Nada de esto, por supuesto, es para los oídos de mi ayuda de cámara, quien se llevará a casa sólo un sencillo relato de santos misioneros y se sentirá un gran hombre por haber recibido las confidencias del Pontífice. El Osservatore Roinano repetirá mañana la misma historia, mas para él será «un símbolo de la solicitud paternal de Su Santidad por aquellos que se aferran, aunque de buena fe, a comuniones cismáticas…». Tendré que hacer algo, lo antes posible, respecto al Osservatore Romano… Si mi voz ha de oírse en el mundo, debe oírsela en sus tonos auténticos.

Ya sé que se han suscitado interrogantes en torno a mi barba.
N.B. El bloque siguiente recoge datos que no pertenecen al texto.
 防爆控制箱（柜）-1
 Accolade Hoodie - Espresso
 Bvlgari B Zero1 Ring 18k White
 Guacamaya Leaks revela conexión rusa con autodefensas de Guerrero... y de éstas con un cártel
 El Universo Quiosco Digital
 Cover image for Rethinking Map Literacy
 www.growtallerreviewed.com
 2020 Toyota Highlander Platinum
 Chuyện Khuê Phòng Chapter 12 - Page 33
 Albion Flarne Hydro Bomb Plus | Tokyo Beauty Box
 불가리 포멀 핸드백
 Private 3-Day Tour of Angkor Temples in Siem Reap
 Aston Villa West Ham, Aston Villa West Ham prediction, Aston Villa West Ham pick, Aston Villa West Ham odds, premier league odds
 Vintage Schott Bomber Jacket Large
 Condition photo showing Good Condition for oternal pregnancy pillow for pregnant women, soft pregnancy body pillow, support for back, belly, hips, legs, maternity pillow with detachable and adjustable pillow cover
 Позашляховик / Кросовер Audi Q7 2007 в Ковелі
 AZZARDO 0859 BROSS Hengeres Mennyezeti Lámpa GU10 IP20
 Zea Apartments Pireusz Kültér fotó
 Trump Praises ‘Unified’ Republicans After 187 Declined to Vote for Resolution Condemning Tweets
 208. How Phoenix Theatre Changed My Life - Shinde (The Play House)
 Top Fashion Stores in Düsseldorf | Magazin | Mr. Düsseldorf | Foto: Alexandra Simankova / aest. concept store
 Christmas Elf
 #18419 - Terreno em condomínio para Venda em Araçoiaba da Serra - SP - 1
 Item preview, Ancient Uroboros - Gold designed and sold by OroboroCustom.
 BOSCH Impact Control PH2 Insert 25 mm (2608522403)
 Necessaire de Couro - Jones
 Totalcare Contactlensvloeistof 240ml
He escuchado murmullos acerca de mi «aspecto demasiado bizantino». Los latinos son más sensibles que nosotros a tales costumbres, de manera que tal vez lo cortés sería explicarles que me rompieron la mandíbula durante los interrogatorios, y que, sin la barba, mi rostro aparece algo desfigurado… Es un asunto baladí, pero ha habido cismas que comenzaron por nimiedades mayores.

Me gustaría saber lo que dijo Kamenev al conocer mi elección. No sé si tendrá humor para enviarme sus saludos.

Estoy cansado, terriblemente cansado, y tengo miedo. Mi misión es muy sencilla: mantener la pureza de la Fe y traer al rebaño a las ovejas dispersas. Pero sólo puedo adivinar hasta qué extraña región puede esto conducirme… No nos dejes caer en la tentación, oh, Señor, sino líbranos del mal. Amén.